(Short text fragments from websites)
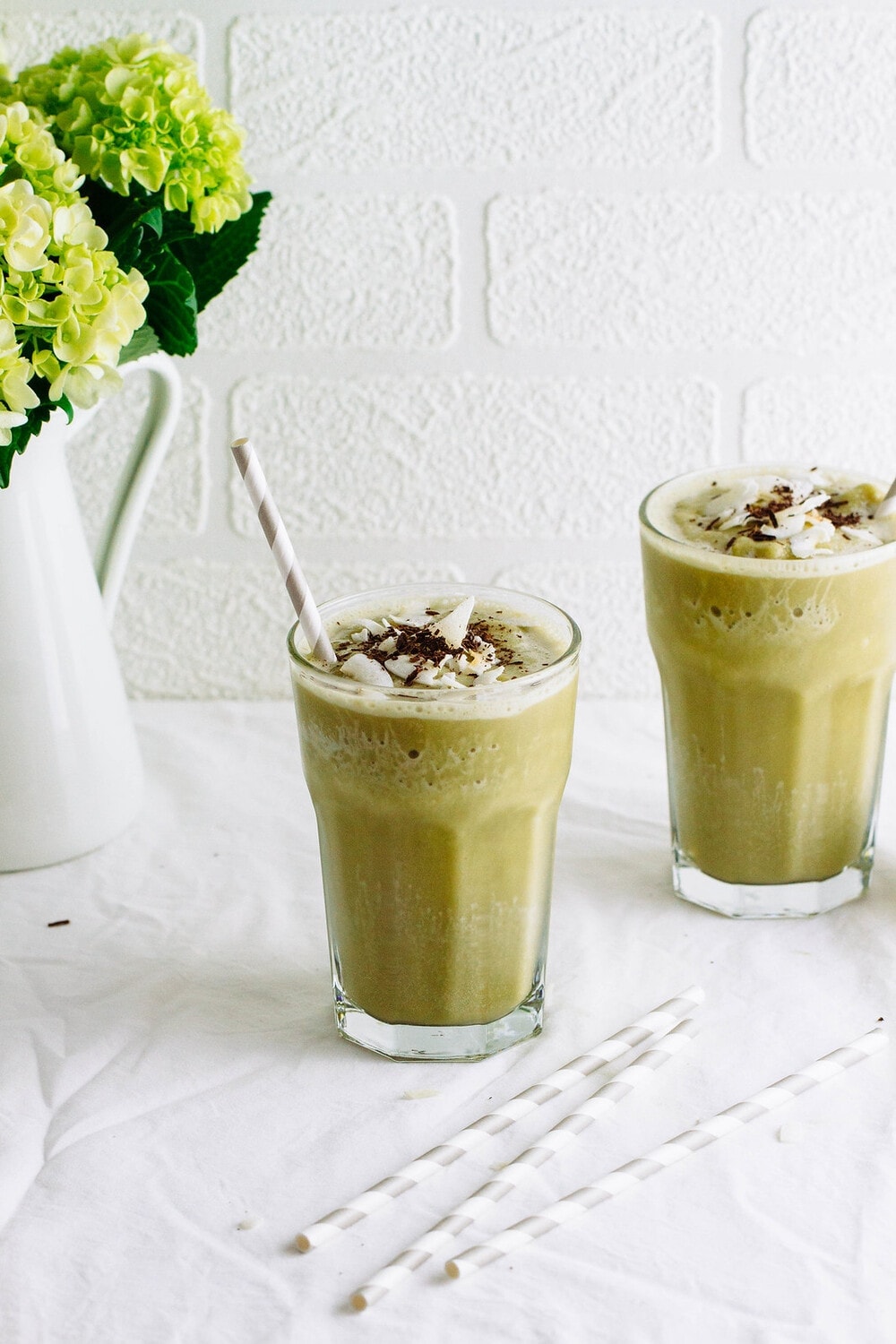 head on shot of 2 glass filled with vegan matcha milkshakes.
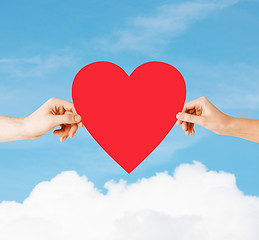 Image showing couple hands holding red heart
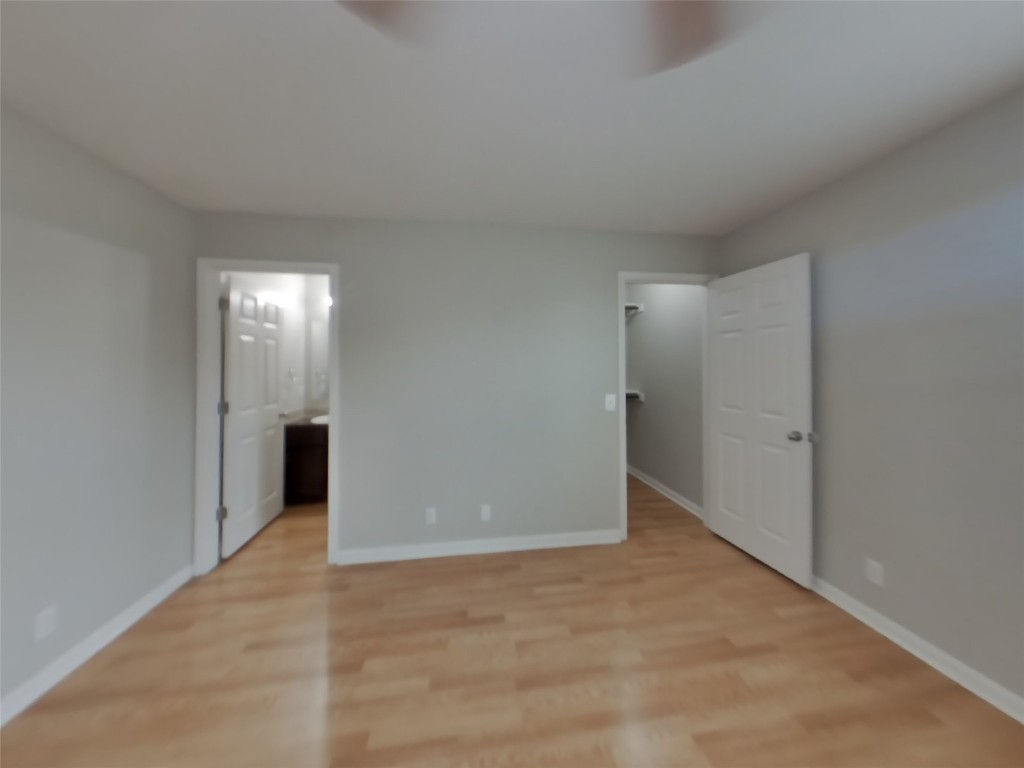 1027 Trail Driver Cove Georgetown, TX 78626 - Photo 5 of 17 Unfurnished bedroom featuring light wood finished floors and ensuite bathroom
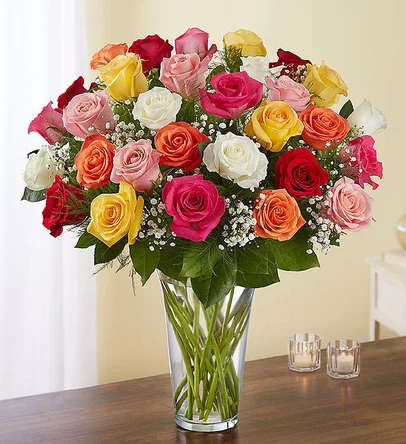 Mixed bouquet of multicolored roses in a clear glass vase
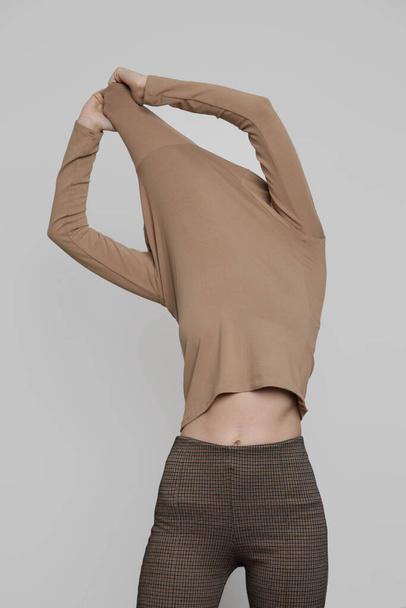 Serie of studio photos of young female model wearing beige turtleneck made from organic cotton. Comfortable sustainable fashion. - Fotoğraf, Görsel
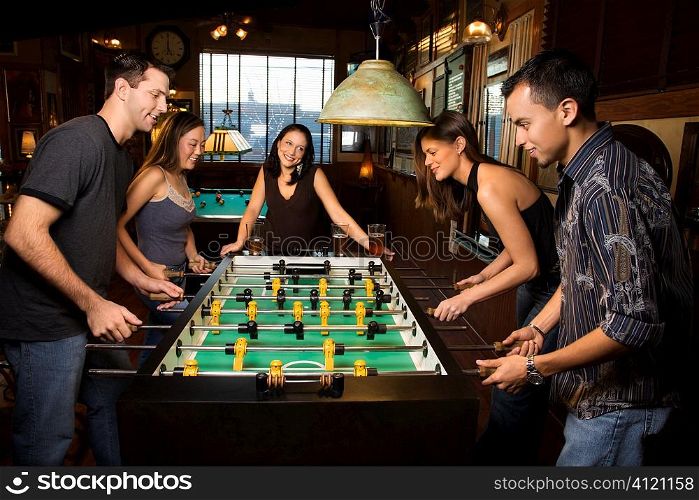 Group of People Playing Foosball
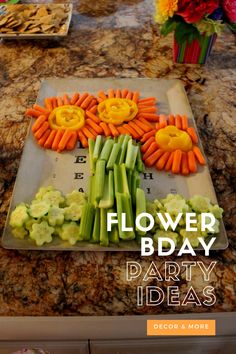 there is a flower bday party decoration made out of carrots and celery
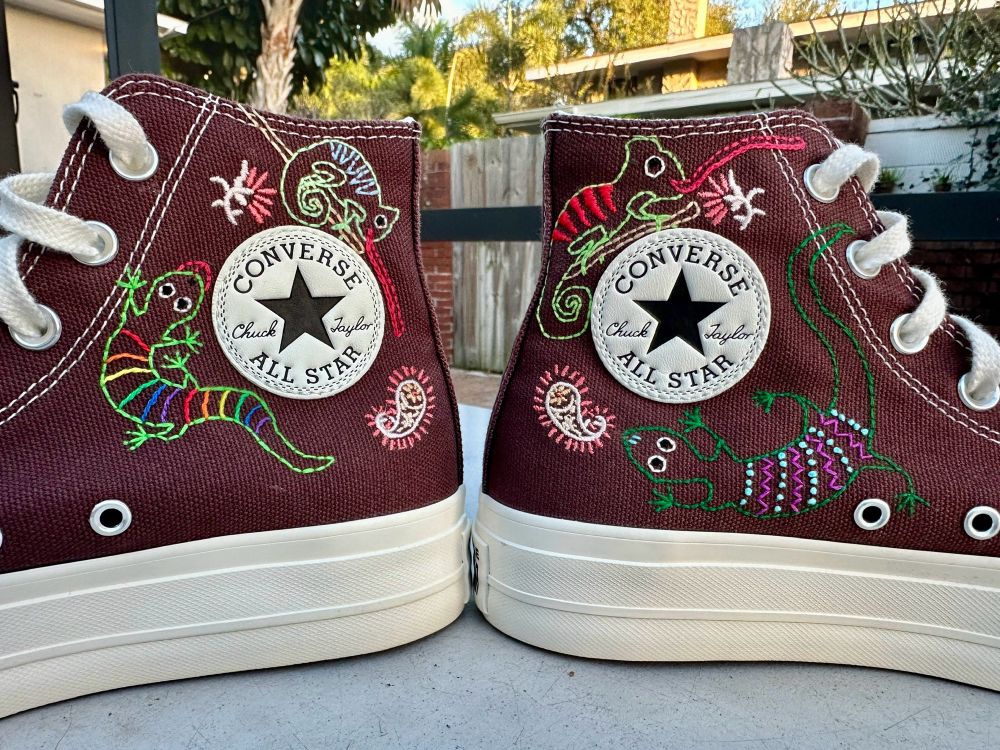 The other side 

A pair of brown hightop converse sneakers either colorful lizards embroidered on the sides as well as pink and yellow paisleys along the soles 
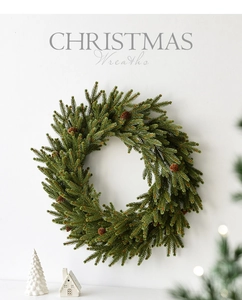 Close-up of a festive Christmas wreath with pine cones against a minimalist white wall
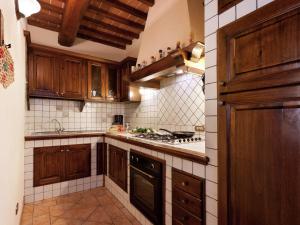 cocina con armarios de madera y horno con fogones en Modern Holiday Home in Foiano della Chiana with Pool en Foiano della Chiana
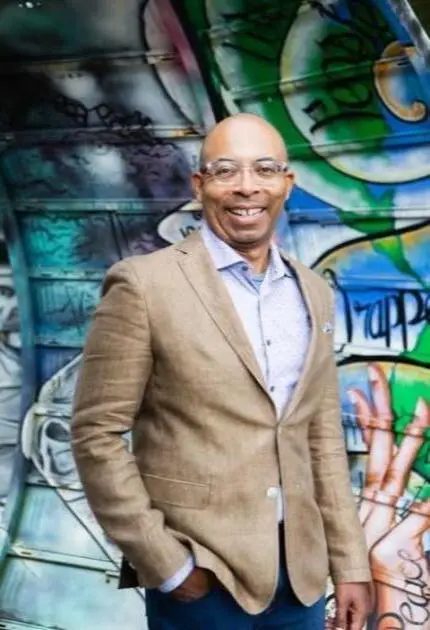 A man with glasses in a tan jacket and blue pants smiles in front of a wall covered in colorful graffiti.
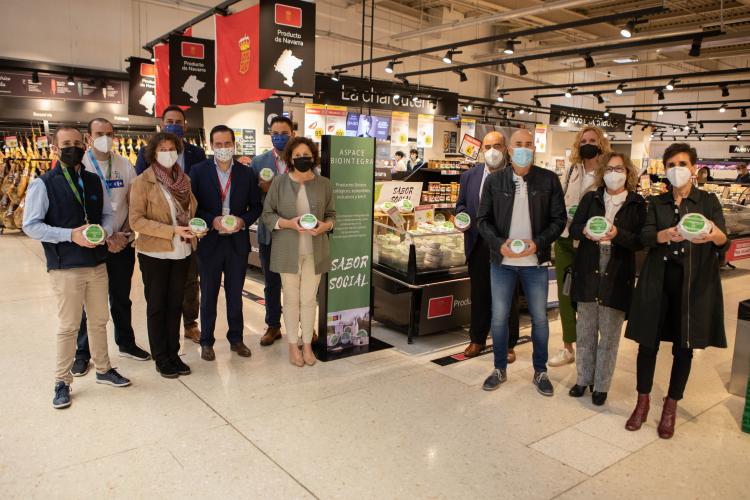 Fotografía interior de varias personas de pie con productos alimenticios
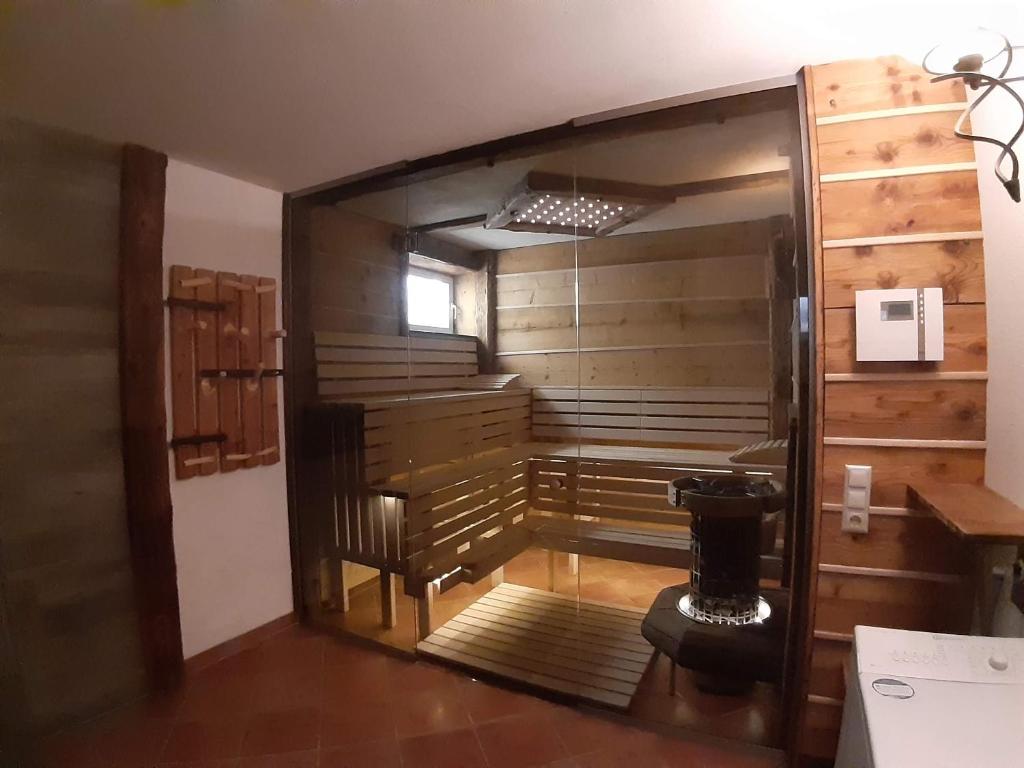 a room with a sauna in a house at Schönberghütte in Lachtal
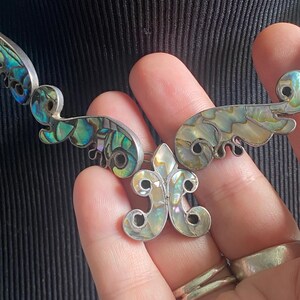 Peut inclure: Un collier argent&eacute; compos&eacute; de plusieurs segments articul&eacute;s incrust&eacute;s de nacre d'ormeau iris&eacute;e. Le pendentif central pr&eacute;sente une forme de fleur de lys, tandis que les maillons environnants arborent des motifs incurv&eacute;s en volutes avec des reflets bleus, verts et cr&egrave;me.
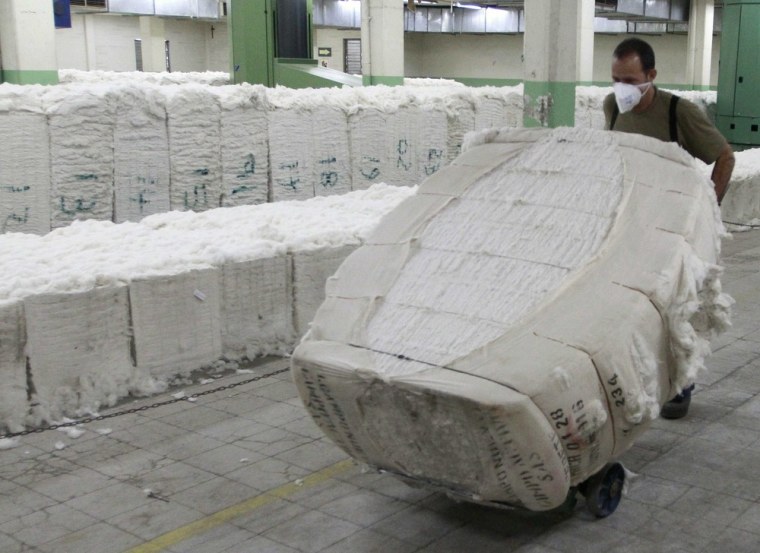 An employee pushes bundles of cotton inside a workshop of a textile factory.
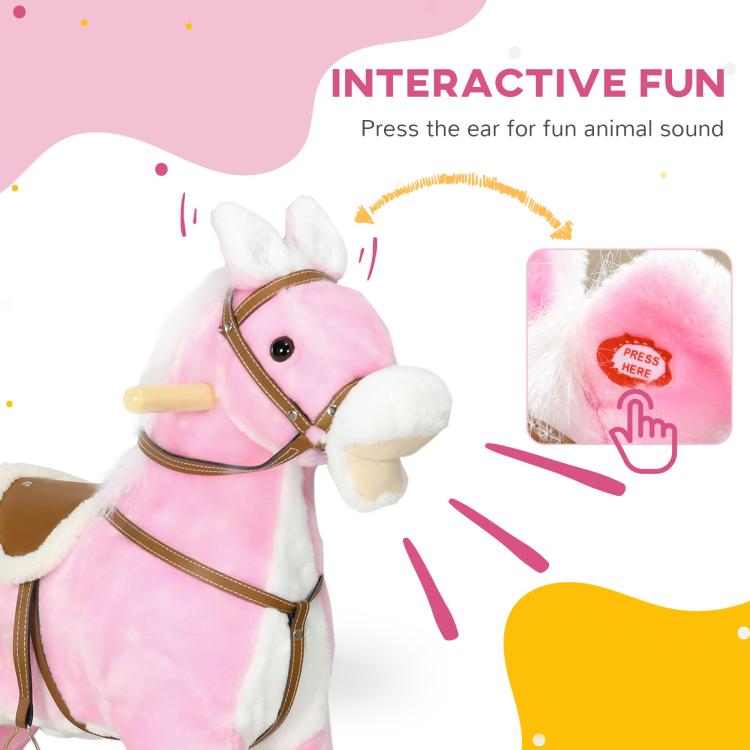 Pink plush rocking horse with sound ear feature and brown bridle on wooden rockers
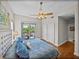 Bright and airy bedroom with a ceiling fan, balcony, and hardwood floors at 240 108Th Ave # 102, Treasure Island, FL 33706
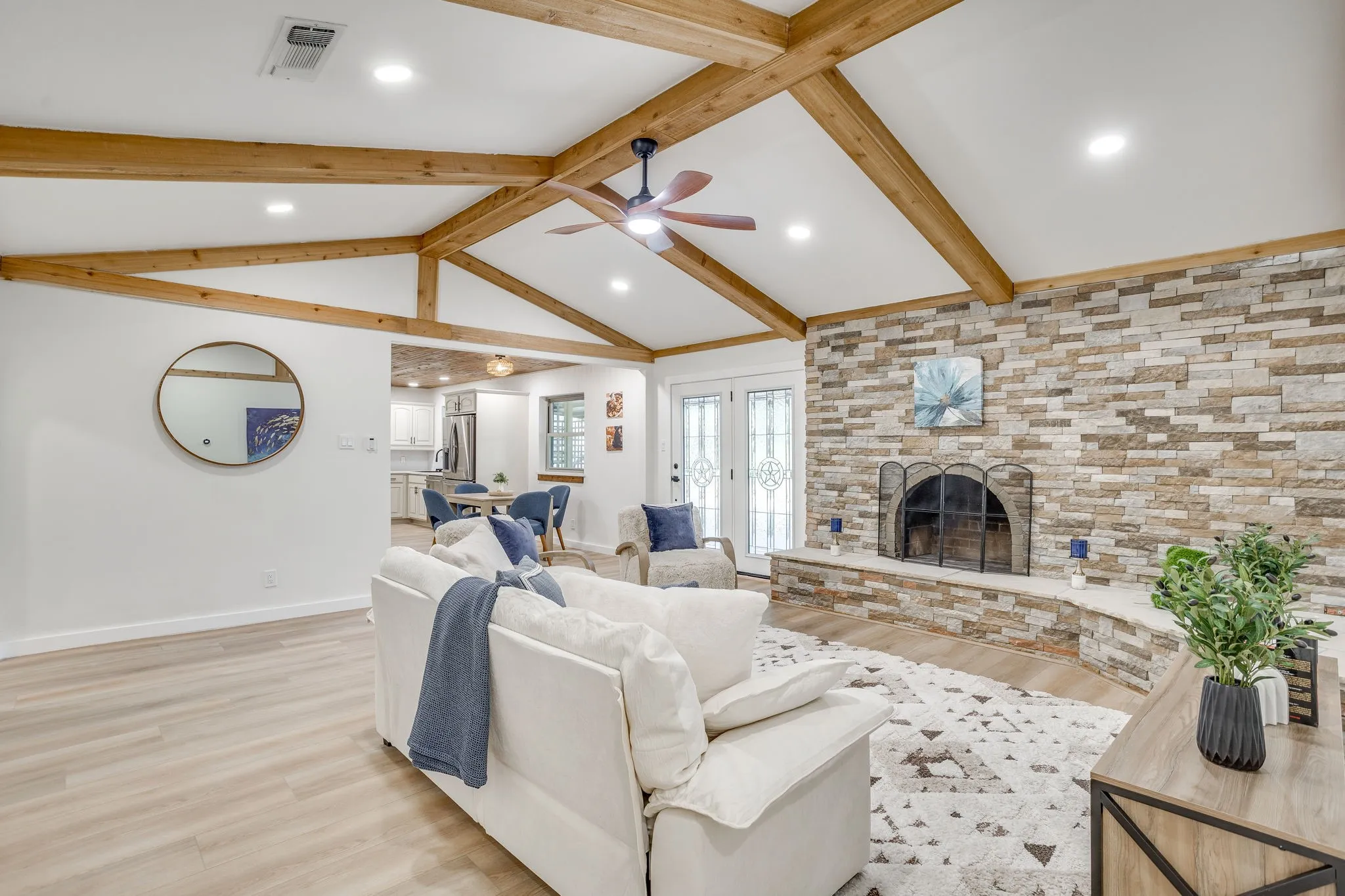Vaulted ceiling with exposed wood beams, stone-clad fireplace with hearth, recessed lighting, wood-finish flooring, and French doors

» Exercise aim
Pictures excluded, repeat the records exactly from their opening line through the line containing "The other side".

» Answer for the task
 head on shot of 2 glass filled with vegan matcha milkshakes.
 Image showing couple hands holding red heart
 1027 Trail Driver Cove Georgetown, TX 78626 - Photo 5 of 17 Unfurnished bedroom featuring light wood finished floors and ensuite bathroom
 Mixed bouquet of multicolored roses in a clear glass vase
 Serie of studio photos of young female model wearing beige turtleneck made from organic cotton. Comfortable sustainable fashion. - Fotoğraf, Görsel
 Group of People Playing Foosball
 there is a flower bday party decoration made out of carrots and celery
 The other side 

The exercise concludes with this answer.